Quoted passage:
------------------------------
How Analytics & AI Are Transforming The Banking Industry
Updated: Sep 3
Welcome to the world of AI, data and people analytics! In the 1980s and 1990s, IT systems transformed banking. Today, banks have an opportunity to reinvent themselves again – with data and analytics. Every major decision that a bank takes to drive revenue, control costs and to mitigate risks can be infused with data and analytics. In the early days, some of the banks used ATMs to create competitive advantage for a few years. Some banks used the internet to create a differentiated online position for themselves. Over the next few years, data and analytics are expected to be the differentiators, with banks trying to catch up. Banking institutions have an opportunity now to decide where they would like to make some smart, targeted investments, if they want to make a significant impact.
Stephen Hawking, the renowned theoretical physicist once said, “It’s tempting to dismiss the notion of highly intelligent machines as mere science fiction.” Most AI systems however, are embedded in lines of code and do not have a physical form. The term “AI” includes all technology used to mimic human intelligence, typically falling into one of three subcategories: machine learning, natural language processing and cognitive computing. Digital disruption is rapidly transforming the business world, backed with insight gained out of Artificial Intelligence and Machine Learning (AI / ML), thereby enabling Data Analytics. When Amazon recommends a book you would like, Google predicts that you should leave now to get to your meeting on time, your bank stops a fraudulent transaction on your credit card, and Ola magically gets a cab of your choice at your doorsteps at the prescheduled time, these are examples of machine learning over a Big Data stream.
------------------------------
Dataset entries:
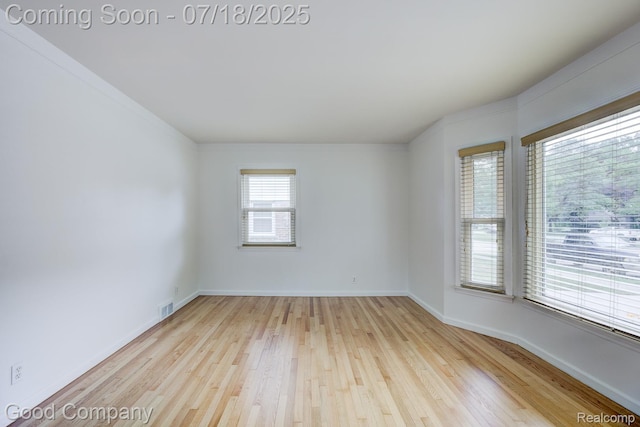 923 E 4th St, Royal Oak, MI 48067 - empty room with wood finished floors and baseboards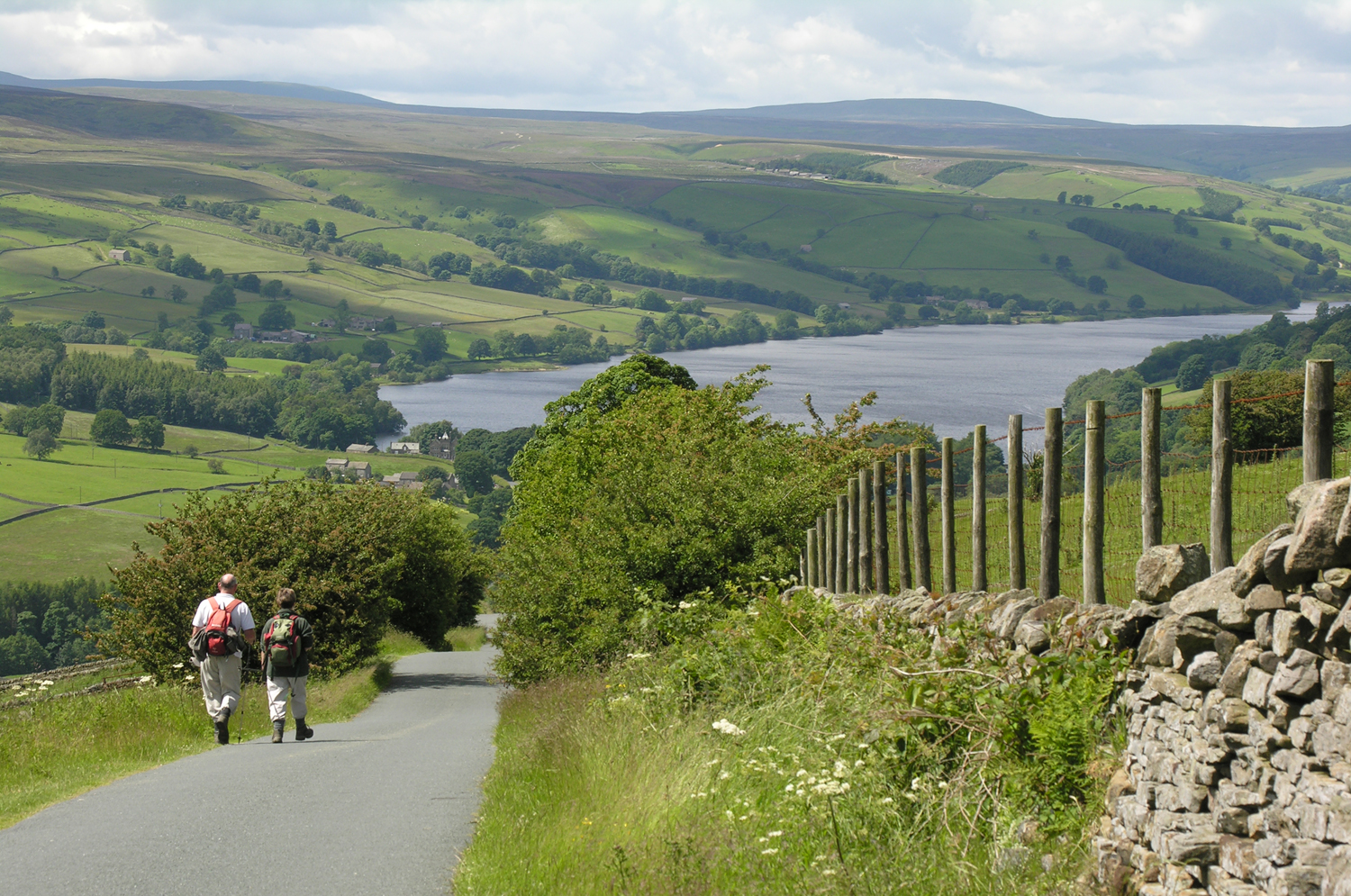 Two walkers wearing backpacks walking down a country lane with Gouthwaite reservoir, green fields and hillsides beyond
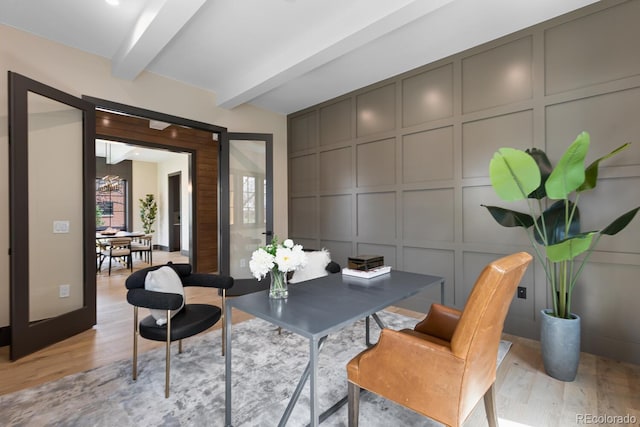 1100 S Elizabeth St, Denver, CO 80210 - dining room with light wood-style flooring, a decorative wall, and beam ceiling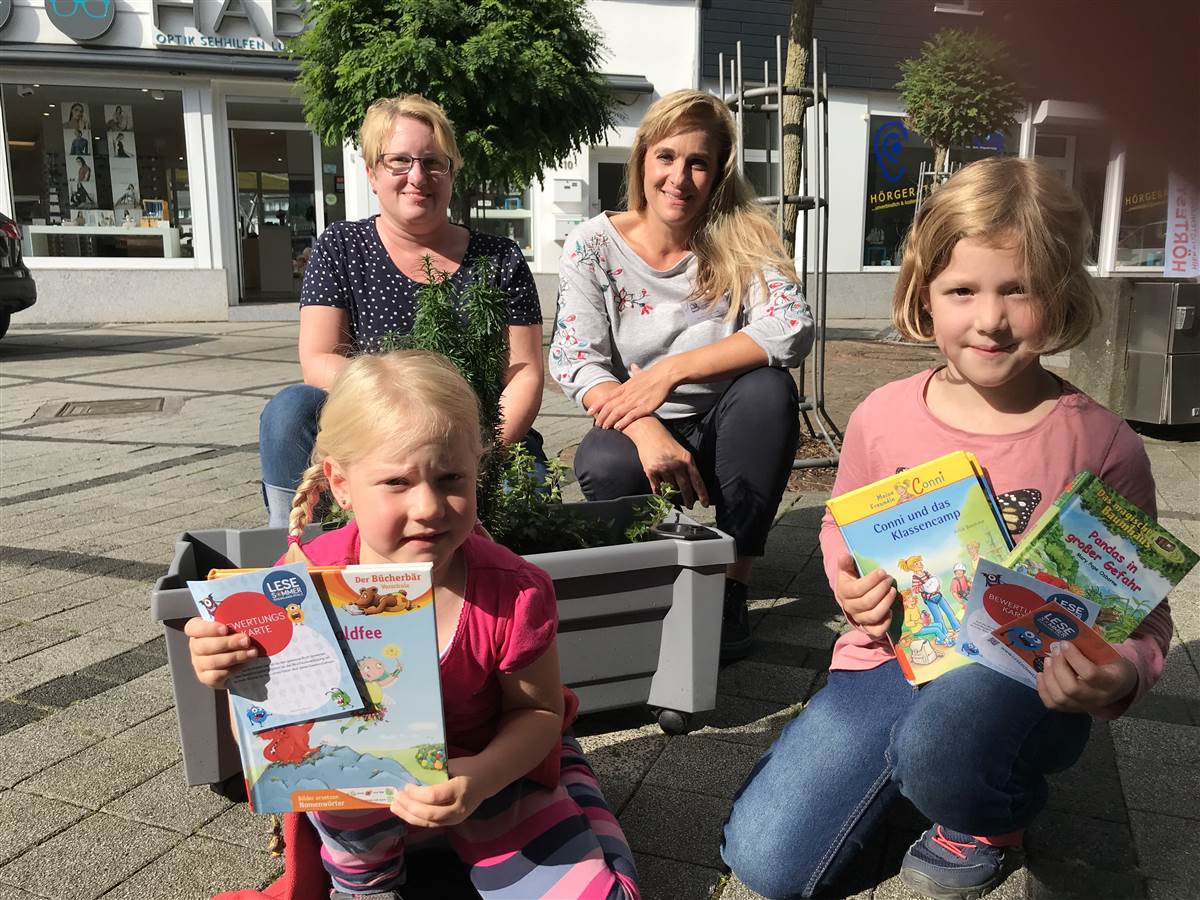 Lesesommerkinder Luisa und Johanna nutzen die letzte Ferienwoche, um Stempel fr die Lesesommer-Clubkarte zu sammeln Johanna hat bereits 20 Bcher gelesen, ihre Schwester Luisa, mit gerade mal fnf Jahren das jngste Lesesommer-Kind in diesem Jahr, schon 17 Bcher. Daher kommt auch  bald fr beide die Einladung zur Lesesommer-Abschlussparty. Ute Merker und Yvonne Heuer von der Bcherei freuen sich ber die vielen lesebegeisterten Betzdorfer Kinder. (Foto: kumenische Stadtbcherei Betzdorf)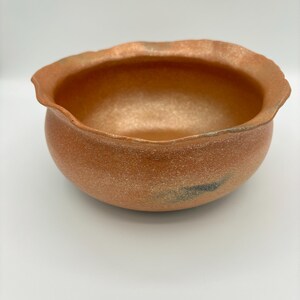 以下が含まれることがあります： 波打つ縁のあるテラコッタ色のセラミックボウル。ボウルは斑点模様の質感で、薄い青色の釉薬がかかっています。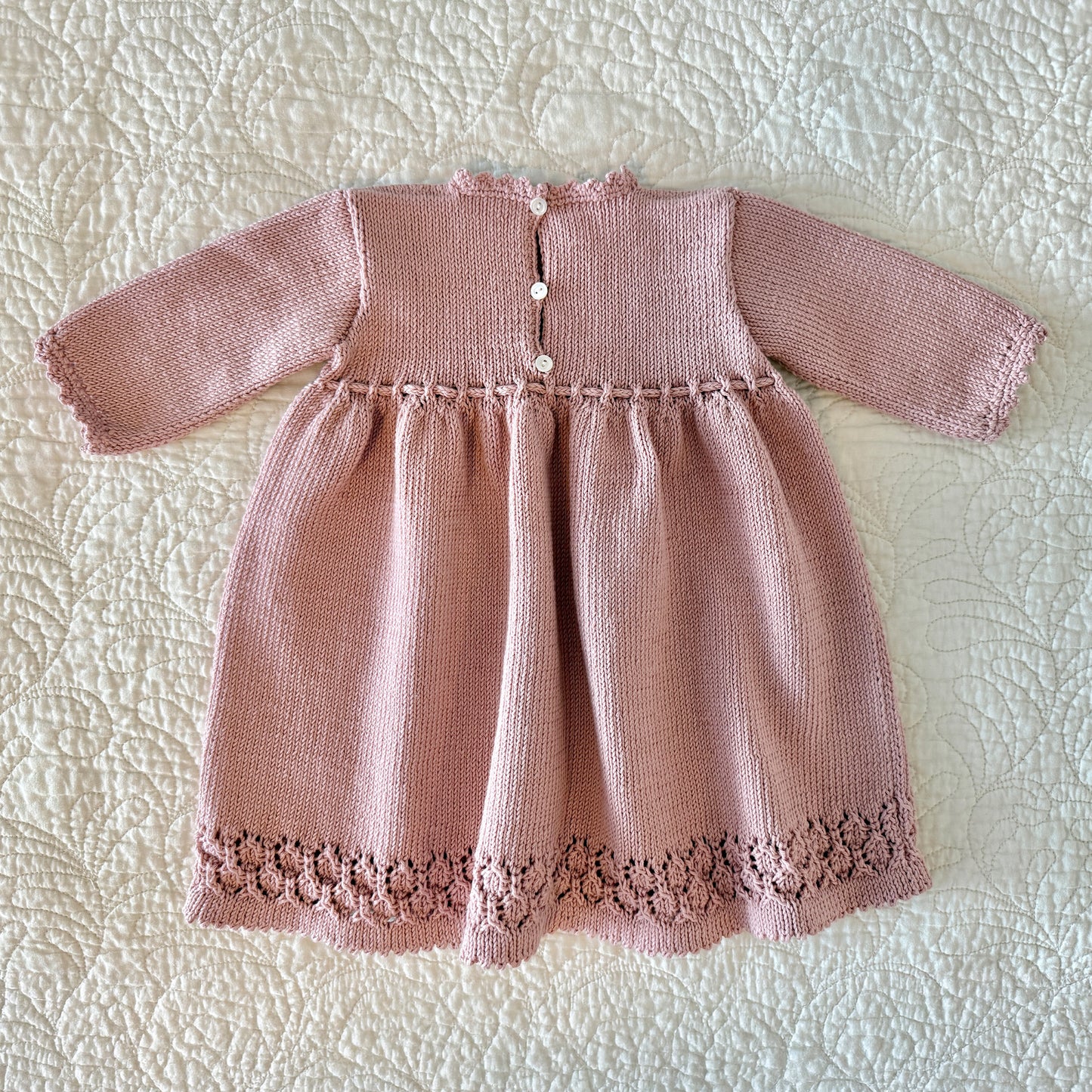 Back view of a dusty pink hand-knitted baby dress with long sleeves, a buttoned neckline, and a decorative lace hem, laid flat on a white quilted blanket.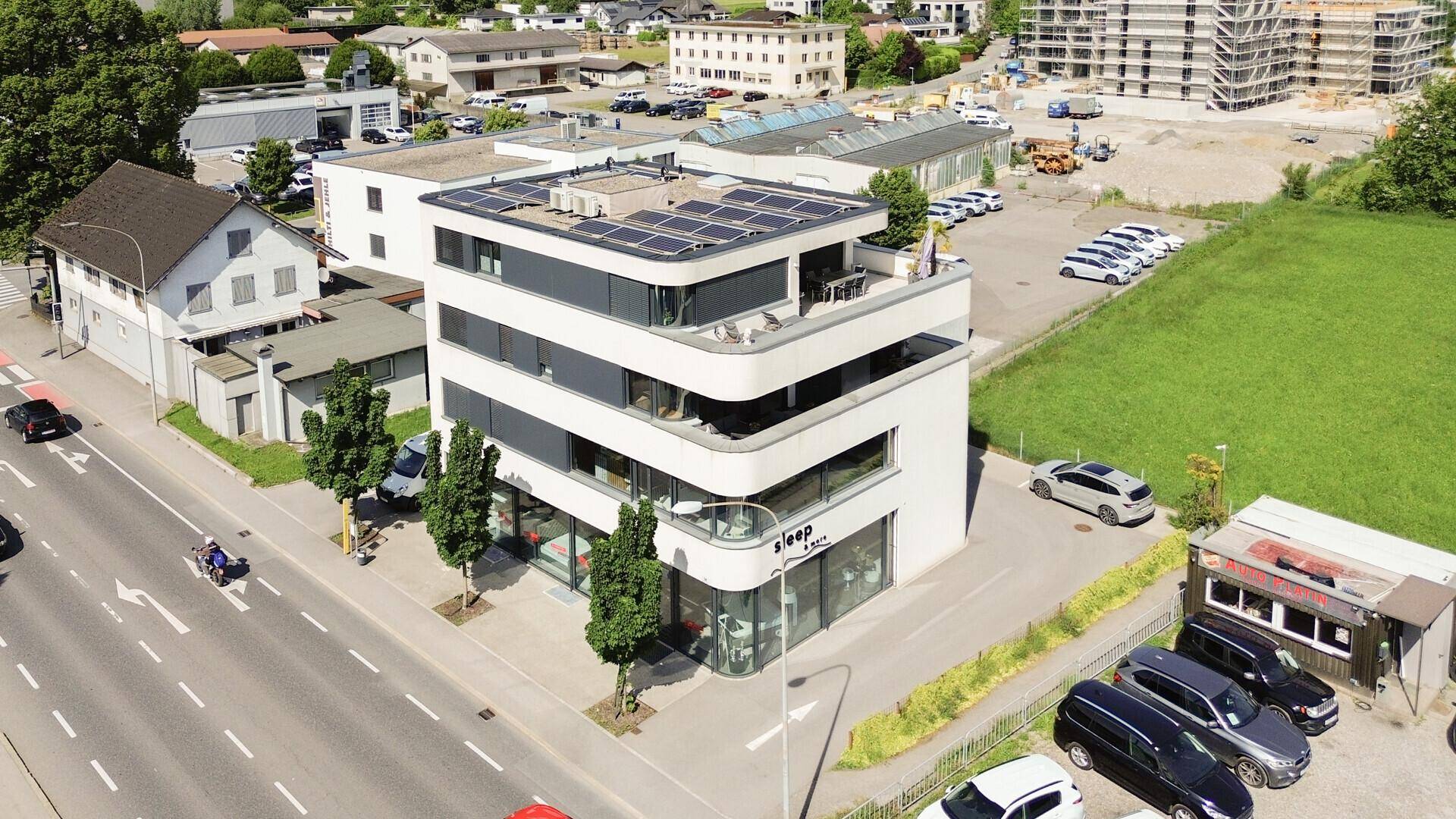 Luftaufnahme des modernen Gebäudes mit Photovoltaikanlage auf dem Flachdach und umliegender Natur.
------------------------------
What to do:
(a) Extract the part of the text on AI in banking from "How Analytics &" up to and including "a significant impact.", word for word.
(b) Pick up the text on analytics and AI in banking after its last sentence and keep writing it.
The records are separate material and have nothing to do with the banking text.

Answer set:
(a)
How Analytics & AI Are Transforming The Banking Industry
Updated: Sep 3
Welcome to the world of AI, data and people analytics! In the 1980s and 1990s, IT systems transformed banking. Today, banks have an opportunity to reinvent themselves again – with data and analytics. Every major decision that a bank takes to drive revenue, control costs and to mitigate risks can be infused with data and analytics. In the early days, some of the banks used ATMs to create competitive advantage for a few years. Some banks used the internet to create a differentiated online position for themselves. Over the next few years, data and analytics are expected to be the differentiators, with banks trying to catch up. Banking institutions have an opportunity now to decide where they would like to make some smart, targeted investments, if they want to make a significant impact.

(b)
The financial industry is a data intensive and highly regulated industry. Due to the advent of new entrants like Fintechs, digital and payment banks, new regulations and change in customer behaviour, the traditional banking system is facing an external disruption and tension to reinvent itself and critically examine its business processes, to not only get more clients but how to enhance existing customer experience.
Let us explore a few recent examples of the power of analytics in the banking sector. While these examples are of banks outside India, they are equally applicable to Indian banks.
A European bank tried several retention strategies by focusing on inactive customers to counter a shrinking customer base, without any significant results. It then turned to machine learning algorithms that predicted which active customers are likely to reduce their business with the bank. This new understanding gave rise to a targeted campaign that reduced churn by 15 percent.
A US bank used machine learning to study the discounts its private bankers were offering to customers. Bankers claimed that they offered them only to valuable ones and more than made up for them with other, high-margin business. The analytics showed something different: patterns of unnecessary discounts that could easily be corrected. After the unit adopted the changes, revenues rose by 8 percent within a few months.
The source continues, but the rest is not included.